◆ **TASK DESCRIPTION**
Reproduce the listing below word for word, keeping every line.

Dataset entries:
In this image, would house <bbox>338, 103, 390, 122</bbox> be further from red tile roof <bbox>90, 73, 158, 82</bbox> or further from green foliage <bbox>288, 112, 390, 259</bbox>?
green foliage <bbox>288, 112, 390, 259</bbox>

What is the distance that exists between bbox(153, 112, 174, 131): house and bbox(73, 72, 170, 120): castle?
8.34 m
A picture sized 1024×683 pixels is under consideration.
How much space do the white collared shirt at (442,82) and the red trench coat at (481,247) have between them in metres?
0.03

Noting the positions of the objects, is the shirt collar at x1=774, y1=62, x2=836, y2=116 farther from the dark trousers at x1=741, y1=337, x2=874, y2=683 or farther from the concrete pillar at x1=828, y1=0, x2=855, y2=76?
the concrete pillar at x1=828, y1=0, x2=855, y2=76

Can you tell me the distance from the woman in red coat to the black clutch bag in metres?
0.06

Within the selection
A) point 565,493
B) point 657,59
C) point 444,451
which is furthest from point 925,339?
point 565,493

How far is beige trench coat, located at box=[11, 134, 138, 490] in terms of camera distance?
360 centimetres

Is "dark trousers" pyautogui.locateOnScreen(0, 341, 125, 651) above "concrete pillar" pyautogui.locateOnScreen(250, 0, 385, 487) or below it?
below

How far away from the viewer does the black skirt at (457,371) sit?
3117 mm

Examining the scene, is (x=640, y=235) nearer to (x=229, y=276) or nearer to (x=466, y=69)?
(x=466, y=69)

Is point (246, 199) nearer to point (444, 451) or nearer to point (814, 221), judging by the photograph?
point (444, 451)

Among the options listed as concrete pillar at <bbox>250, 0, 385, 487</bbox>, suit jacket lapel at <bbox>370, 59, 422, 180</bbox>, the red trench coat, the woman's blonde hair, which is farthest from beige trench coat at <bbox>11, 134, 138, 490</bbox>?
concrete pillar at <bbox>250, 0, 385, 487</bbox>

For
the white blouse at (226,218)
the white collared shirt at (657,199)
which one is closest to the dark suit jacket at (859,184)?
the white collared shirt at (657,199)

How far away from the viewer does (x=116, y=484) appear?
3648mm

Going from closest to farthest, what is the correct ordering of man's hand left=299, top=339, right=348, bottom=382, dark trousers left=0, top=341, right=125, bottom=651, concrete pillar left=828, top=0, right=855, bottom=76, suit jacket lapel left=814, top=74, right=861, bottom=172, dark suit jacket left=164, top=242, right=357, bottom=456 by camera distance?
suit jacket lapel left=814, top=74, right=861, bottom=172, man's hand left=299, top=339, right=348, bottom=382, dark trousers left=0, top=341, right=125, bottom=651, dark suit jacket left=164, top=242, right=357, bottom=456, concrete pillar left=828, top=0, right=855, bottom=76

◆ **TASK RESPONSE**
In this image, would house <bbox>338, 103, 390, 122</bbox> be further from red tile roof <bbox>90, 73, 158, 82</bbox> or further from green foliage <bbox>288, 112, 390, 259</bbox>?
green foliage <bbox>288, 112, 390, 259</bbox>

What is the distance that exists between bbox(153, 112, 174, 131): house and bbox(73, 72, 170, 120): castle?
8.34 m
A picture sized 1024×683 pixels is under consideration.
How much space do the white collared shirt at (442,82) and the red trench coat at (481,247) have between them in metres?
0.03

Noting the positions of the objects, is the shirt collar at x1=774, y1=62, x2=836, y2=116 farther from the dark trousers at x1=741, y1=337, x2=874, y2=683 or farther from the concrete pillar at x1=828, y1=0, x2=855, y2=76?
the concrete pillar at x1=828, y1=0, x2=855, y2=76

Can you tell me the distance from the woman in red coat to the black clutch bag in metres?
0.06

Within the selection
A) point 565,493
B) point 657,59
C) point 444,451
which is furthest from point 925,339?
point 565,493

How far is beige trench coat, located at box=[11, 134, 138, 490] in terms of camera distance?
360 centimetres

Is "dark trousers" pyautogui.locateOnScreen(0, 341, 125, 651) above "concrete pillar" pyautogui.locateOnScreen(250, 0, 385, 487) or below it?
below

How far away from the viewer does the black skirt at (457,371) sit?
3117 mm

Examining the scene, is (x=640, y=235) nearer to (x=229, y=276) or nearer to (x=466, y=69)?
(x=466, y=69)

Is point (246, 199) nearer to point (444, 451) or nearer to point (814, 221), judging by the photograph?
point (444, 451)

Among the options listed as concrete pillar at <bbox>250, 0, 385, 487</bbox>, suit jacket lapel at <bbox>370, 59, 422, 180</bbox>, the red trench coat, the woman's blonde hair, which is farthest from beige trench coat at <bbox>11, 134, 138, 490</bbox>?
concrete pillar at <bbox>250, 0, 385, 487</bbox>

For
the white blouse at (226,218)
the white collared shirt at (657,199)
which one is closest to the dark suit jacket at (859,184)?
the white collared shirt at (657,199)

How far away from the viewer does (x=116, y=484) appear?
3648mm

Going from closest to farthest, what is the correct ordering of man's hand left=299, top=339, right=348, bottom=382, dark trousers left=0, top=341, right=125, bottom=651, concrete pillar left=828, top=0, right=855, bottom=76, suit jacket lapel left=814, top=74, right=861, bottom=172, dark suit jacket left=164, top=242, right=357, bottom=456 by camera distance?
suit jacket lapel left=814, top=74, right=861, bottom=172, man's hand left=299, top=339, right=348, bottom=382, dark trousers left=0, top=341, right=125, bottom=651, dark suit jacket left=164, top=242, right=357, bottom=456, concrete pillar left=828, top=0, right=855, bottom=76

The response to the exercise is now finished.